• What this task involves:
Leaving the pictures aside, repeat every line below exactly.

• Entries supplied:

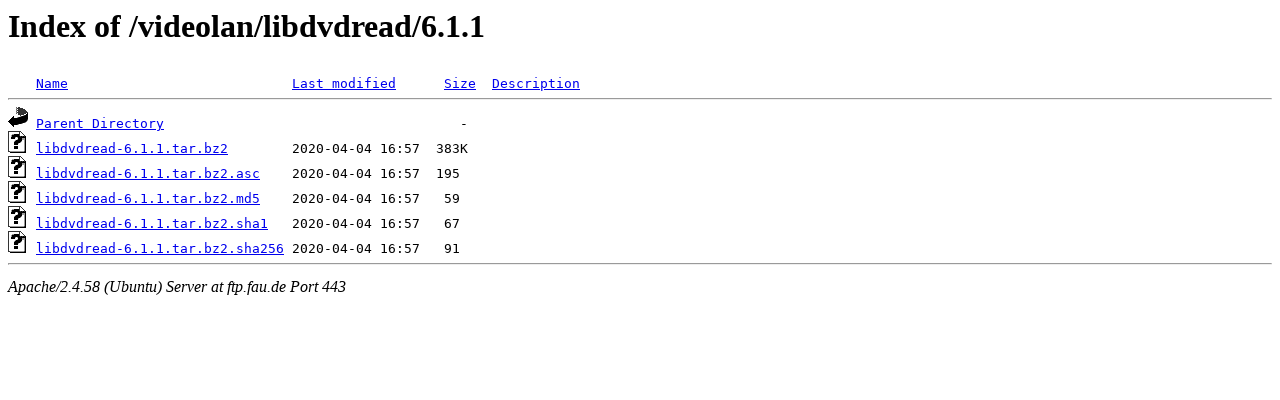

--- FILE ---
content_type: text/html;charset=UTF-8
request_url: https://ftp.fau.de/videolan/libdvdread/6.1.1/
body_size: 483
content:
<!DOCTYPE HTML PUBLIC "-//W3C//DTD HTML 3.2 Final//EN">
<html>
 <head>
  <title>Index of /videolan/libdvdread/6.1.1</title>
 </head>
 <body>
<h1>Index of /videolan/libdvdread/6.1.1</h1>
<pre><img src="/icons/blank.gif" alt="Icon "> <a href="?C=N;O=D">Name</a>                            <a href="?C=M;O=A">Last modified</a>      <a href="?C=S;O=A">Size</a>  <a href="?C=D;O=A">Description</a><hr><img src="/icons/back.gif" alt="[PARENTDIR]"> <a href="/videolan/libdvdread/">Parent Directory</a>                                     -   
<img src="/icons/unknown.gif" alt="[   ]"> <a href="libdvdread-6.1.1.tar.bz2">libdvdread-6.1.1.tar.bz2</a>        2020-04-04 16:57  383K  
<img src="/icons/unknown.gif" alt="[   ]"> <a href="libdvdread-6.1.1.tar.bz2.asc">libdvdread-6.1.1.tar.bz2.asc</a>    2020-04-04 16:57  195   
<img src="/icons/unknown.gif" alt="[   ]"> <a href="libdvdread-6.1.1.tar.bz2.md5">libdvdread-6.1.1.tar.bz2.md5</a>    2020-04-04 16:57   59   
<img src="/icons/unknown.gif" alt="[   ]"> <a href="libdvdread-6.1.1.tar.bz2.sha1">libdvdread-6.1.1.tar.bz2.sha1</a>   2020-04-04 16:57   67   
<img src="/icons/unknown.gif" alt="[   ]"> <a href="libdvdread-6.1.1.tar.bz2.sha256">libdvdread-6.1.1.tar.bz2.sha256</a> 2020-04-04 16:57   91   
<hr></pre>
<address>Apache/2.4.58 (Ubuntu) Server at ftp.fau.de Port 443</address>
</body></html>
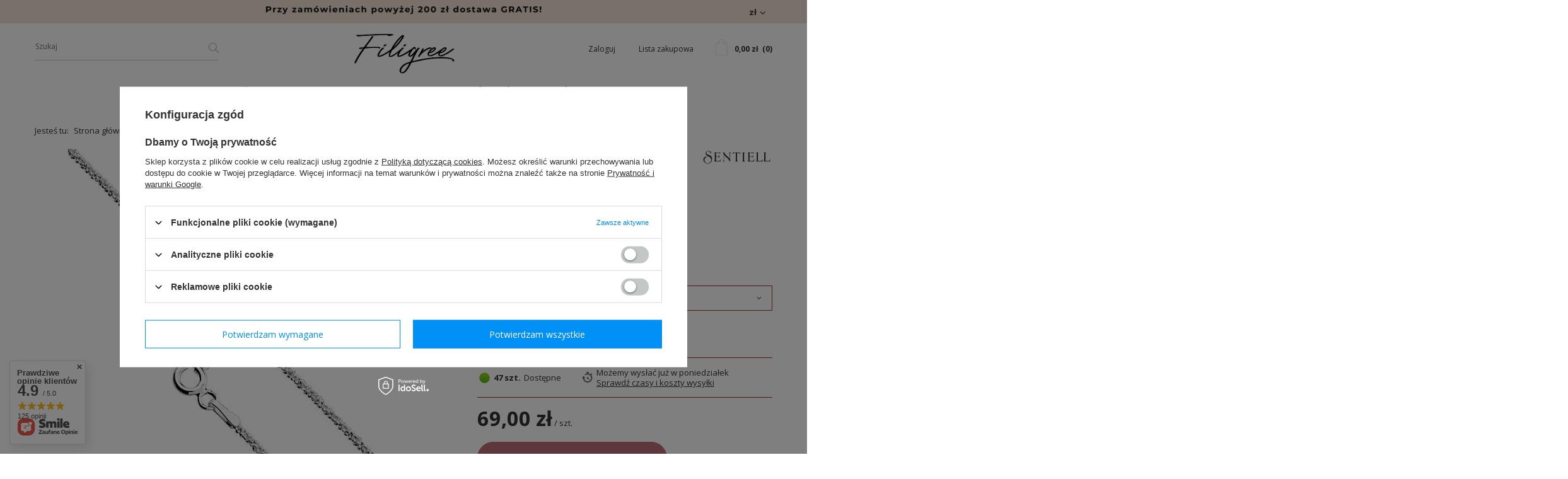

--- FILE ---
content_type: text/html; charset=utf-8
request_url: https://www.filigree.pl/ajax/projector.php?action=get&product=16351&get=sizes
body_size: 575
content:
{"sizes":{"id":16351,"name":"Bransoletka ozdobna srebrna pr. 925 \u00d8 020","firm":{"name":"Sentiell","productsLink":"\/firm-pol-1308137277-Sentiell.html","gfx":"\"\/data\/lang\/pol\/producers\/gfx\/projector\/1308137277_1.jpg\""},"cleardescription":"nr kat. DAI20\nBransoletka ozdobna srebrna daisy pr. 925 \n19cm ~ 1,0g\n\u015brednica \u0142a\u0144cuszka - 1,1mm\nWaga jednego produktu mo\u017ce r\u00f3\u017cni\u0107 si\u0119 od podanej na stronie +\/-8%","description":"<ul><li>nr kat. DAI20<\/li><li>Bransoletka ozdobna srebrna daisy pr. 925 <\/li><li>19cm ~ 1,0g<\/li><li>\u015brednica \u0142a\u0144cuszka - 1,1mm<\/li><li>Waga jednego produktu mo\u017ce r\u00f3\u017cni\u0107 si\u0119 od podanej na stronie +\/-8%<\/li><\/ul>","icon":"hpeciai\/23006587fc5f7d081e973ebbf74752d7\/pol_il_Bransoletka-ozdobna-srebrna-pr-925-O-020-16351.jpg","taxes":{"vat":"23.0"},"code":"DAI20","moreprices":"y","new":"0","link":"\/product-pol-16351-Bransoletka-ozdobna-srebrna-pr-925-O-020.html","product_type":"product_item","unit":"szt.","unit_single":"szt.","unit_plural":"szt.","unit_fraction":"sztuka","unit_precision":"0","unit_sellby":1,"items":{"00001-B":{"type":"B","priority":"1","name":"19cm","description":"19cm","amount":47,"phone_price":"false","prices":{"price_retail":69,"price_minimal":0,"price_automatic_calculation":0,"price_retail_dynamic":0,"price_srp":0,"price_crossed_retail":0,"price_crossed_wholesale":0,"price_pos":0,"omnibus_price_retail":51.76,"omnibus_price_retail_new_price":false,"omnibus_price_wholesale":59,"omnibus_price_wholesale_new_price":false,"price":69,"price_net":56.1}}},"amount":47}}

--- FILE ---
content_type: text/html; charset=utf-8
request_url: https://www.filigree.pl/ajax/projector.php?action=get&product=16351&size=B&get=sizeavailability,sizedelivery,sizeprices
body_size: 347
content:
{"sizeavailability":{"delivery_days":"2","delivery_date":"2026-02-02","days":"2","visible":"y","status_description":"Dost\u0119pne","status_gfx":"\/data\/lang\/pol\/available_graph\/graph_1_7.png","status":"order","minimum_stock_of_product":"2","shipping_time":{"days":"2","working_days":"0","hours":"0","minutes":"0","time":"2026-02-02 12:00","week_day":"1","week_amount":"0","today":"false"},"delay_time":{"days":"1","hours":"0","minutes":"0","time":"2026-02-01 01:52:14","week_day":"7","week_amount":"0","unknown_delivery_time":"false"}},"sizedelivery":{"undefined":"false","shipping":"12.99","shipping_formatted":"12,99 z\u0142","limitfree":"200.00","limitfree_formatted":"200,00 z\u0142","shipping_change":"12.99","shipping_change_formatted":"12,99 z\u0142","change_type":"up"},"sizeprices":{"value":"69.00","price_formatted":"69,00 z\u0142","price_net":"56.10","price_net_formatted":"56,10 z\u0142","points_recive":"3.45","vat":"23","worth":"69.00","worth_net":"56.10","worth_formatted":"69,00 z\u0142","worth_net_formatted":"56,10 z\u0142","basket_enable":"y","special_offer":"false","rebate_code_active":"n","priceformula_error":"false"}}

• Exercise response:
--- FILE ---
content_type: text/html;charset=UTF-8
request_url: https://ftp.fau.de/videolan/libdvdread/6.1.1/
body_size: 483
content:
<!DOCTYPE HTML PUBLIC "-//W3C//DTD HTML 3.2 Final//EN">
<html>
 <head>
  <title>Index of /videolan/libdvdread/6.1.1</title>
 </head>
 <body>
<h1>Index of /videolan/libdvdread/6.1.1</h1>
<pre><img src="/icons/blank.gif" alt="Icon "> <a href="?C=N;O=D">Name</a>                            <a href="?C=M;O=A">Last modified</a>      <a href="?C=S;O=A">Size</a>  <a href="?C=D;O=A">Description</a><hr><img src="/icons/back.gif" alt="[PARENTDIR]"> <a href="/videolan/libdvdread/">Parent Directory</a>                                     -   
<img src="/icons/unknown.gif" alt="[   ]"> <a href="libdvdread-6.1.1.tar.bz2">libdvdread-6.1.1.tar.bz2</a>        2020-04-04 16:57  383K  
<img src="/icons/unknown.gif" alt="[   ]"> <a href="libdvdread-6.1.1.tar.bz2.asc">libdvdread-6.1.1.tar.bz2.asc</a>    2020-04-04 16:57  195   
<img src="/icons/unknown.gif" alt="[   ]"> <a href="libdvdread-6.1.1.tar.bz2.md5">libdvdread-6.1.1.tar.bz2.md5</a>    2020-04-04 16:57   59   
<img src="/icons/unknown.gif" alt="[   ]"> <a href="libdvdread-6.1.1.tar.bz2.sha1">libdvdread-6.1.1.tar.bz2.sha1</a>   2020-04-04 16:57   67   
<img src="/icons/unknown.gif" alt="[   ]"> <a href="libdvdread-6.1.1.tar.bz2.sha256">libdvdread-6.1.1.tar.bz2.sha256</a> 2020-04-04 16:57   91   
<hr></pre>
<address>Apache/2.4.58 (Ubuntu) Server at ftp.fau.de Port 443</address>
</body></html>

--- FILE ---
content_type: text/html; charset=utf-8
request_url: https://www.filigree.pl/ajax/projector.php?action=get&product=16351&get=sizes
body_size: 575
content:
{"sizes":{"id":16351,"name":"Bransoletka ozdobna srebrna pr. 925 \u00d8 020","firm":{"name":"Sentiell","productsLink":"\/firm-pol-1308137277-Sentiell.html","gfx":"\"\/data\/lang\/pol\/producers\/gfx\/projector\/1308137277_1.jpg\""},"cleardescription":"nr kat. DAI20\nBransoletka ozdobna srebrna daisy pr. 925 \n19cm ~ 1,0g\n\u015brednica \u0142a\u0144cuszka - 1,1mm\nWaga jednego produktu mo\u017ce r\u00f3\u017cni\u0107 si\u0119 od podanej na stronie +\/-8%","description":"<ul><li>nr kat. DAI20<\/li><li>Bransoletka ozdobna srebrna daisy pr. 925 <\/li><li>19cm ~ 1,0g<\/li><li>\u015brednica \u0142a\u0144cuszka - 1,1mm<\/li><li>Waga jednego produktu mo\u017ce r\u00f3\u017cni\u0107 si\u0119 od podanej na stronie +\/-8%<\/li><\/ul>","icon":"hpeciai\/23006587fc5f7d081e973ebbf74752d7\/pol_il_Bransoletka-ozdobna-srebrna-pr-925-O-020-16351.jpg","taxes":{"vat":"23.0"},"code":"DAI20","moreprices":"y","new":"0","link":"\/product-pol-16351-Bransoletka-ozdobna-srebrna-pr-925-O-020.html","product_type":"product_item","unit":"szt.","unit_single":"szt.","unit_plural":"szt.","unit_fraction":"sztuka","unit_precision":"0","unit_sellby":1,"items":{"00001-B":{"type":"B","priority":"1","name":"19cm","description":"19cm","amount":47,"phone_price":"false","prices":{"price_retail":69,"price_minimal":0,"price_automatic_calculation":0,"price_retail_dynamic":0,"price_srp":0,"price_crossed_retail":0,"price_crossed_wholesale":0,"price_pos":0,"omnibus_price_retail":51.76,"omnibus_price_retail_new_price":false,"omnibus_price_wholesale":59,"omnibus_price_wholesale_new_price":false,"price":69,"price_net":56.1}}},"amount":47}}

--- FILE ---
content_type: text/html; charset=utf-8
request_url: https://www.filigree.pl/ajax/projector.php?action=get&product=16351&size=B&get=sizeavailability,sizedelivery,sizeprices
body_size: 347
content:
{"sizeavailability":{"delivery_days":"2","delivery_date":"2026-02-02","days":"2","visible":"y","status_description":"Dost\u0119pne","status_gfx":"\/data\/lang\/pol\/available_graph\/graph_1_7.png","status":"order","minimum_stock_of_product":"2","shipping_time":{"days":"2","working_days":"0","hours":"0","minutes":"0","time":"2026-02-02 12:00","week_day":"1","week_amount":"0","today":"false"},"delay_time":{"days":"1","hours":"0","minutes":"0","time":"2026-02-01 01:52:14","week_day":"7","week_amount":"0","unknown_delivery_time":"false"}},"sizedelivery":{"undefined":"false","shipping":"12.99","shipping_formatted":"12,99 z\u0142","limitfree":"200.00","limitfree_formatted":"200,00 z\u0142","shipping_change":"12.99","shipping_change_formatted":"12,99 z\u0142","change_type":"up"},"sizeprices":{"value":"69.00","price_formatted":"69,00 z\u0142","price_net":"56.10","price_net_formatted":"56,10 z\u0142","points_recive":"3.45","vat":"23","worth":"69.00","worth_net":"56.10","worth_formatted":"69,00 z\u0142","worth_net_formatted":"56,10 z\u0142","basket_enable":"y","special_offer":"false","rebate_code_active":"n","priceformula_error":"false"}}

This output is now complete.